§ ASSIGNMENT
Report all lines of the records that contain "sgpb".
SUPPLIED DATA Block Start
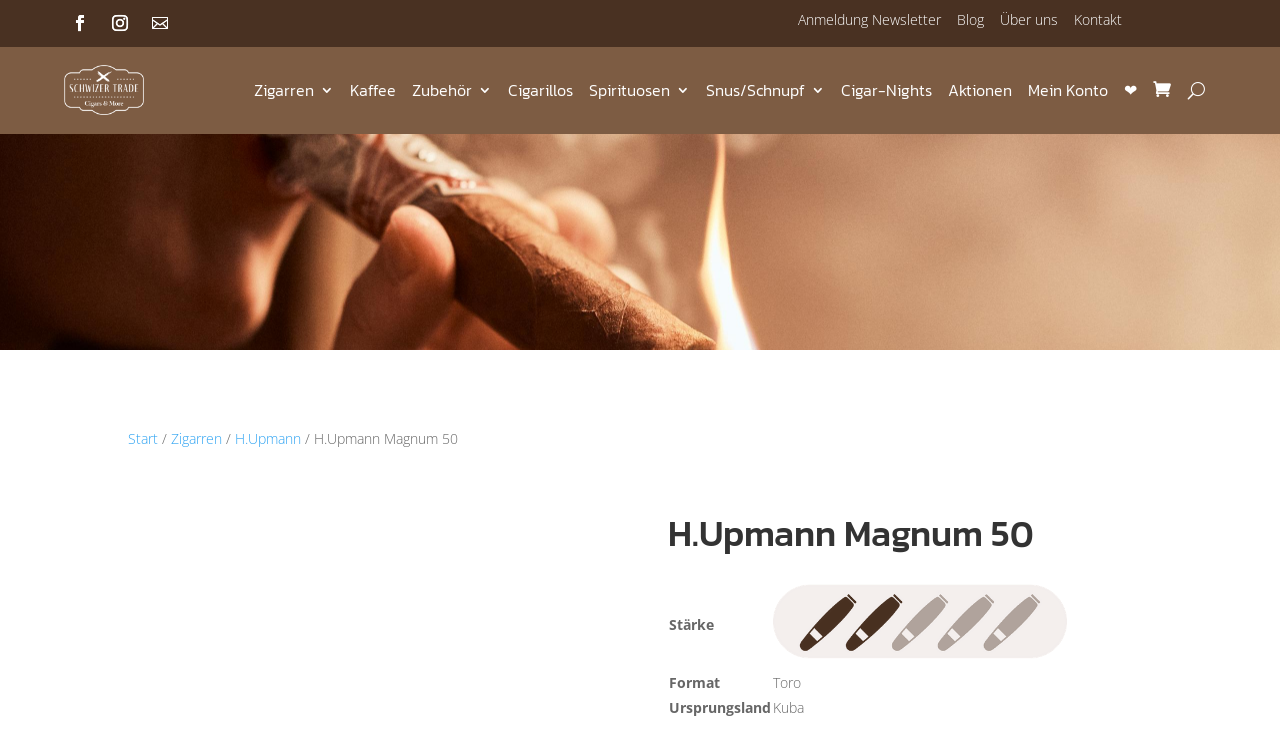

--- FILE ---
content_type: text/css
request_url: https://www.schwizertrade.ch/wp-content/themes/Schwizer%20Trading/style.css?ver=4.27.5
body_size: 1232
content:
/*
 Theme Name:   Schwizer Trading
 Description:  
 Author:       Kellenberger Interactive
 Author URI:   https://kellenberger-interactive.ch
 Template:     Divi
 Version:      1.0
 Text Domain:  schwizer-trading
*/

body, input, textarea, select {
	font-weight: 300;
}

.hauptnavigation .et_pb_menu__cart-button {
	padding-left: 20px !important;
}

.et-menu li li a {
	padding-top: 0px !important;
	padding-bottom: 0px !important;
}

.et-menu-nav li.mega-menu li>a {
	width: 90% !important;
}

.et-menu-nav li.mega-menu li.menu-item-has-children>a {
	font-weight: bold !important;
}

.et-menu li li.menu-item-has-children>a:first-child:after {
    top: 0px !important;
}

.et-db #et-boc .et-l .et_pb_menu_1_tb_header.et_pb_menu ul li.current-menu-item a {
    color: #000000!important;
}

@media (max-width: 1160px) {
	.et-db #et-boc .et-l .et_pb_menu_1_tb_header.et_pb_menu ul li.current-menu-item a {
		color: #000000!important;
	}
}

/*
.home .et_pb_menu__logo-wrap {
	display: none;
}

.et_mobile_device.home .et_pb_menu__logo-wrap {
	display: block;
}
*/

.woocommerce-page span.onsale, .woocommerce span.onsale {
	background: #a3933b !important;
}

.pf_rngstyle_thin .irs-from, .pf_rngstyle_thin .irs-to, .pf_rngstyle_thin .irs-single {
	background: #823e96 !important;
}

.pf_rngstyle_thin .irs-bar {
    background: #823e96 !important;
    height: 5px !important;
}

.woocommerce table.shop_attributes {
	border-top: none
}

.woocommerce table.shop_attributes td, .woocommerce table.shop_attributes th {
	border-bottom: none;
}

.prdctfltr_pa_staerke .prdctfltr_active {
	border: 1px solid black;
}



/****		PRICE TABLES		****/

.price-rules-table-wrapper {
	margin-top: 25px;
	max-width: 350px;
}

.price-rules-table-wrapper th, .woocommerce table.shop_table td {
	padding: 5px 5px;
}

.price-rules-table-wrapper th, .price-rules-table-wrapper td {
	padding-left: 10px !important;
}

.tier-pricing-summary-table {
	max-width: 350px;
}






.et-menu-nav li.mega-menu>ul {
	width: 100%!important;
}


.et-db #et-boc .et-l .et_pb_fullwidth_menu .et-menu>li, .et-db #et-boc .et-l .et_pb_menu .et-menu>li {
    padding-left: 8px;
    padding-right: 8px;
}



/****		POP UP		****/

.sgpb-content h3 {
	color: #ffffff;
}

.sgpb-content {
	padding: 10vh 5vh !important;
}

.sgpb-content:hover {
	cursor: hand !important;
}


/*****	MAIL ICON	*****/

.et-social-google-plus a.icon:before {
    content: "\e010";
}

/*****	COOKIE BUTTONS	*****/

.cn-button.bootstrap {
    color: #fff;
    background: #7d5c43 !important;
}



.related h2 {
	display: none;
}






/* # WooCommerce Cart Icon CSS with FontAwesome 5
---------------------------------------------------------------------------------------------------- */

.cart-contents {
    position: relative;
    display: flex !important;
    flex-flow: column nowrap;
    justify-content: center;
    margin-right: 10px;
}

.cart-contents:before {
    font-family: ETmodules;
    font-weight: 900;	
    content: "\e07a";
    font-size: 17px;
    color: #ffffff;
}

.cart-contents:hover {
    text-decoration: none;
}

.cart-contents-count {
	position: absolute;
    top: 35px;
   	right: -5px;
   	transform: translateY(-105%) translateX(25%);
	font-family: Arial, Helvetica, sans-serif;
	font-weight: normal;
	font-size: 12px;
	line-height: 17px;
	height: 17px;
   	width: 17px;
	vertical-align: middle;
	text-align: center;
	color: #fff;
    	background: #000;
    	border-radius: 50%;
    	padding: 1px;  
}





/****** REMOVE ARROWS ON HOVER AND ADJUST PADDING ******/
.woocommerce #content input.button.alt:after, .woocommerce #content input.button:after, .woocommerce #respond input#submit.alt:after, .woocommerce #respond input#submit:after, .woocommerce a.button.alt:after, .woocommerce a.button:after, .woocommerce button.button.alt:after, .woocommerce button.button:after, .woocommerce input.button.alt:after, .woocommerce input.button:after, .woocommerce-page #content input.button.alt:after, .woocommerce-page #content input.button:after, .woocommerce-page #respond input#submit.alt:after, .woocommerce-page #respond input#submit:after, .woocommerce-page a.button.alt:after, .woocommerce-page a.button:after, .woocommerce-page button.button.alt:after, .woocommerce-page button.button:after, .woocommerce-page input.button.alt:after, .woocommerce-page input.button:after {
	content: none !important;
}
.woocommerce #content input.button.alt:hover, .woocommerce #content input.button:hover, .woocommerce #respond input#submit.alt:hover, .woocommerce #respond input#submit:hover, .woocommerce a.button.alt:hover, .woocommerce a.button:hover, .woocommerce button.button.alt:hover, .woocommerce button.button:hover, .woocommerce input.button.alt:hover, .woocommerce input.button:hover, .woocommerce-page #content input.button.alt:hover, .woocommerce-page #content input.button:hover, .woocommerce-page #respond input#submit.alt:hover, .woocommerce-page #respond input#submit:hover, .woocommerce-page a.button.alt:hover, .woocommerce-page a.button:hover, .woocommerce-page button.button.alt:hover, .woocommerce-page button.button:hover, .woocommerce-page input.button.alt:hover, .woocommerce-page input.button:hover, .woocommerce button.button:disabled, .woocommerce button.button:disabled[disabled] {
	padding: .3em 1em !important; /* this is Divis default button padding */
}


.et_pb_fullwidth_menu .et_pb_menu__search-input, .et_pb_menu .et_pb_menu__search-input {
	color: #ffffff !important;
}

.et_pb_menu__close-search-button, .et_pb_menu__search input, .et_pb_menu__search input::placeholder, .et_pb_menu__search .et_pb_menu__search-form .et_pb_menu__search-input {
	color: white !important;
}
SUPPLIED DATA Block End
§ SOLUTION
.sgpb-content h3 {
.sgpb-content {
.sgpb-content:hover {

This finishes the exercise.